Apenas uma passagem qualquer

Era uma noite de sexta feira de uma semana qualquer de um mês que não importava. Um rapaz esperava num ponto de ônibus com dificuldade. Por mais que ainda fosse 20hrs, ele já estava tão bêbado que mal conseguia ficar em pé. O dia tinha sido um saco. Ele acreditava que um dia nunca poderia ser 100% e que se fosse 51% você estaria no lucro, mas naquele momento acreditava que aquela sexta tinha sido próxima de um 0%. O garoto que ele estava afim não lhe deu bola no bar e ainda foi embora com outro cara. Era como um chute no saco, só que bem pior por conta da bebedeira.

O ônibus que ele esperava logo surgiu numa curva de uma rua qualquer. Era uma linha que cruzava a cidade de norte a sul num percurso de pouco mais que uma hora e trinta minutos. Isso, se não houvesse congestionamento. Mas estamos falando de uma capital. Ele entrou – e junto dele um homem que havia perdido o emprego, uma idosa que carregava compras enormes e uma garota que cantarolava baixo suas músicas favoritas - gastou os últimos centavos que restava em seu cartão de estudante. 3,00 reais? Toda vez que a luz verde brilhava e a catraca rolava, ele se perguntava se mais ninguém naquele ônibus não se revoltava com esse gasto.

Procurou sem esperanças um assento em um canto qualquer para se sentar. Não encontrou. Teve que ficar cambaleando agarrado numa haste de ferro suja sentindo o cheiro horroroso que o senhor ao seu lado tinha. Havia um rio embaixo do braço dele que escorria e respingava numa moça que estava sentada. Ela não se importava. Dentro de um ônibus, poucas coisas realmente importam. O garoto que também não cheirava muito bem olhava para os lados para vê se havia algum homem bonito para que ele ficasse encarando. Olhar é um direito de todos. E sonhar não paga pedágio.

Em uma parada entrou uma gente qualquer. E entre eles estavam uma putinha qualquer com uma aparência abatida. Mas quem naquele ônibus não estava com uma aparência de merda de fim de semana em que a única coisa que eles queriam era chegar em casa? Por isso, talvez não se importaram quando a putinha começou a chorar. Em pé, ela chorou. Um choro miúdo que ecoou por todo o ônibus.

Para alguns ela era apenas uma sem vergonha qualquer. Algumas pessoas pensavam como ela tinha coragem de chorar assim num transporte público. Outras se irritavam com o barulho que a putinha fazia. E inclusive uma senhora fez um barulho arrogante para que a putinha parasse de chorar. E a garota do fone de ouvido continuava a cantarolar sem se importar com o que acontecia dentro do ônibus, ela não percebia porque a visão do lado de fora era mais interessante; e a idosa com as compras continuava com elas em suas mãos revezando ora com a direita e ora com a esquerda para que conseguisse agarrar a haste; e o homem demitido repousava a cabeça sobre o braço esticado pensando em como diria para sua esposa grávida que não teriam mais dinheiro naquele mês; e o rapaz apaixonado continuava a procurar um homem bonito para olhar.
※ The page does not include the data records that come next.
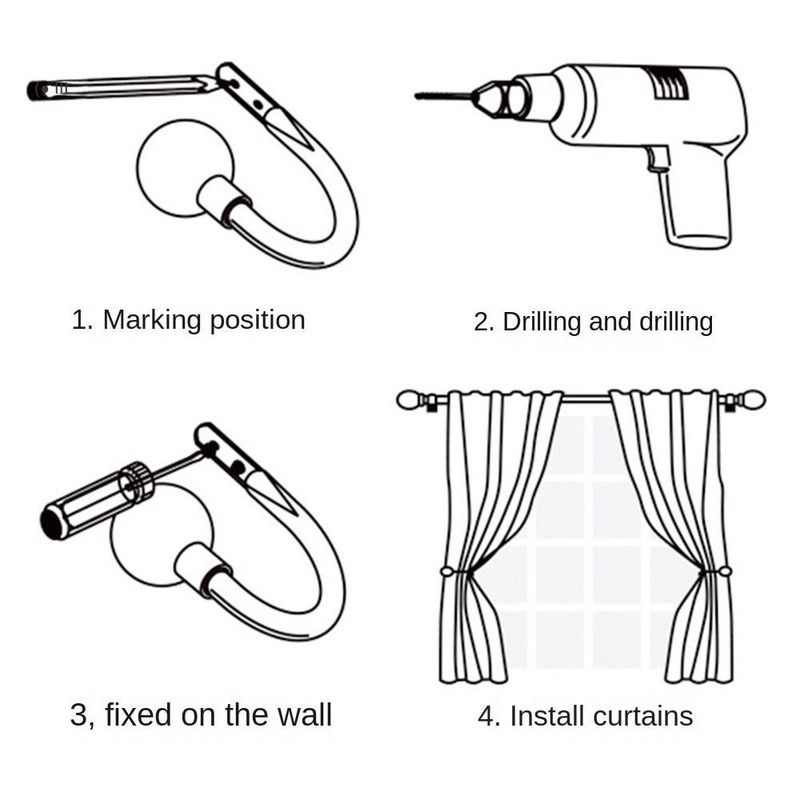 1. Marking position

2. Drilling and drilling

3, fixed on the wall

4. Install curtains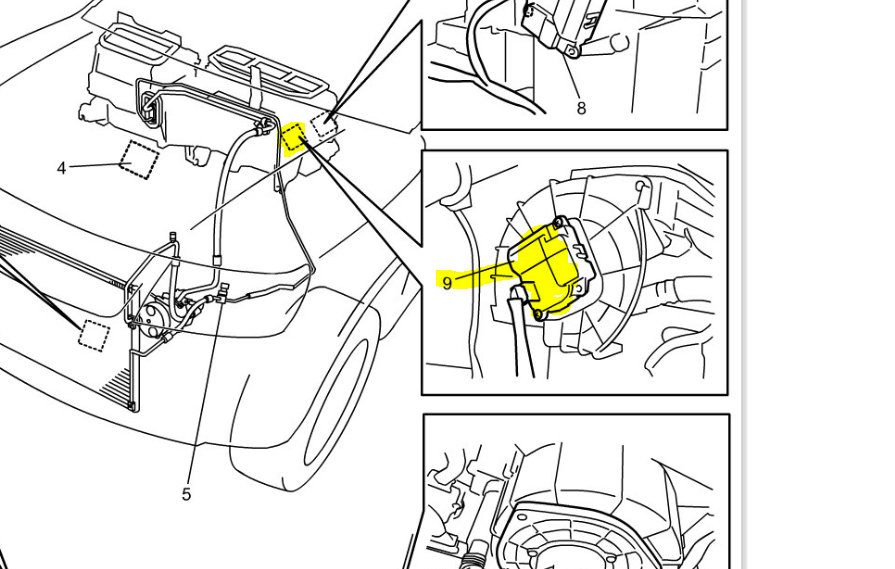 8

4

9

5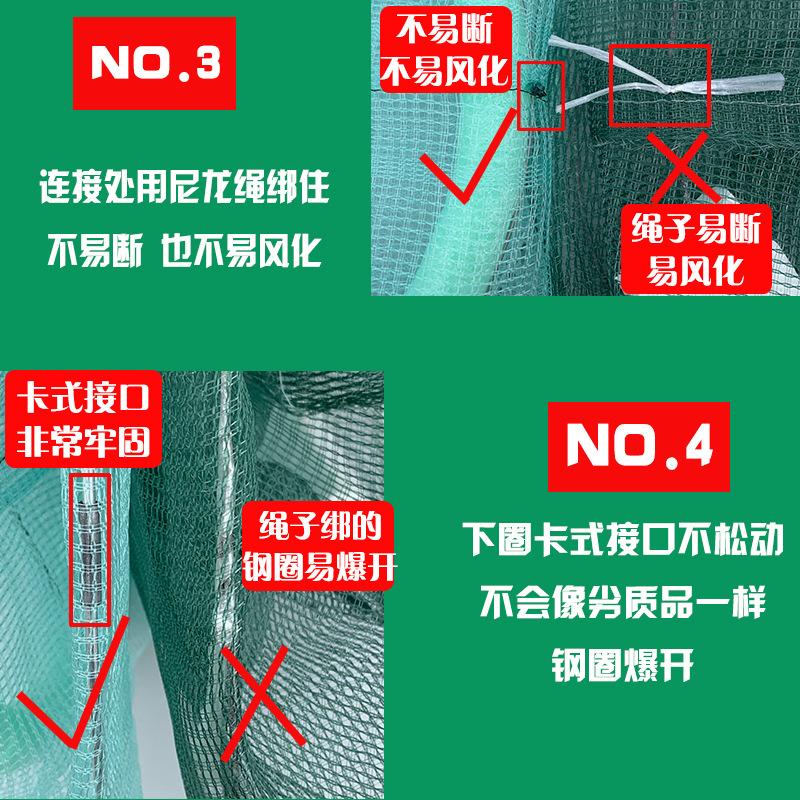 NO.3

连接处用尼龙绳绑住

不易断 也不易风化

不易断
不易风化

绳子易断
易风化

卡式接口
非常牢固

绳子绑的
钢圈易爆开

NO.4

下圈卡式接口不松动

不会像劣质品一样

钢圈爆开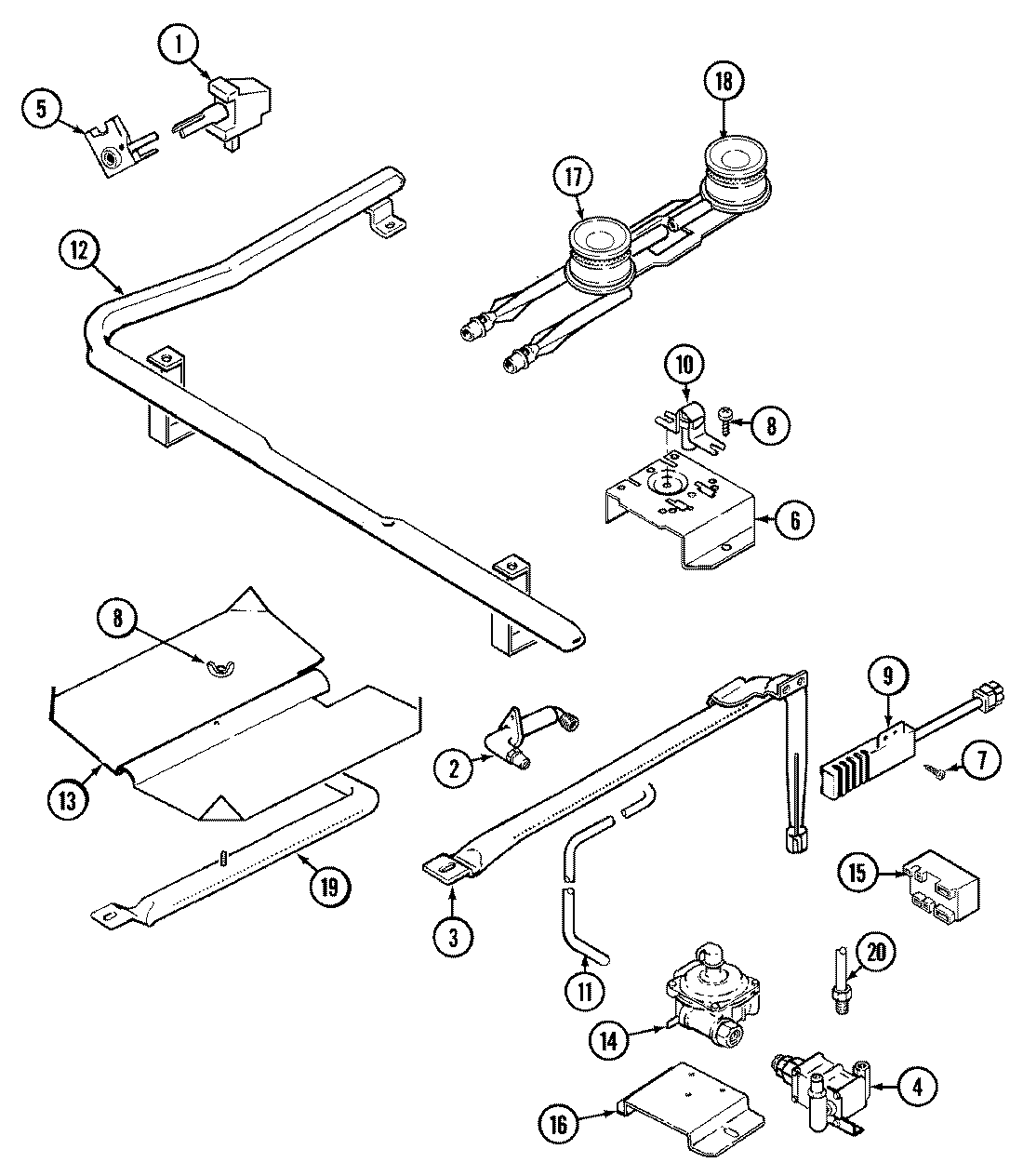 1
5
18
17
12
10
8
6
8
9
7
2
13
19
3
11
15
20
14
4
16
Num congestionamento qualquer, o rapaz notou a putinha chorosa que agora só lacrimejava. Compadeceu-se com a situação dela e se perguntava se o namorado havia terminado com ela. Pior! Se o namorado havia acabado de morrer na frente dela. Ou uma coisa mais leve, se havia pegado o namorado com outro homem na cama que eles dividiam. Até porque, ela não parecia nenhuma santa. De fato, teria um namorado que havia lhe batido e por isso estava chorando. Ah, ele enfim matou a ‘charada’, o cafetão dela havia demitido ela porque o boquete dela não era tão bom quanto das outras garotas. E fim. O rapaz riu e o congestionamento começou a se mexer. Algumas pessoas entre tantas que não expressaram nada respiraram aliviadas.

O ônibus chegou aos bairros residenciais e em pontos quaisquer as pessoas iam descendo aos montes. O homem demitido desceu sem animo, a senhora com as compras desceu gritando para que o motorista esperasse – algumas de suas compras caíram no chão. O senhor suado desceu. A moça sentada nauseou. A putinha chorosa voltou a chorar. O rapaz apaixonado desceu junto de uma mulher apressada que havia se levantando um pouco atrasada para descer e, sem querer, havia pisado no pé de alguém no ônibus e acabou recebendo uns xingamentos, mas não se importou porque acabava de lembrar que havia deixado seus filhos sem almoço.

E assim aquele ônibus de uma companhia de transporte público qualquer seguiu levando pessoas quaisquer com suas vidas que não importavam.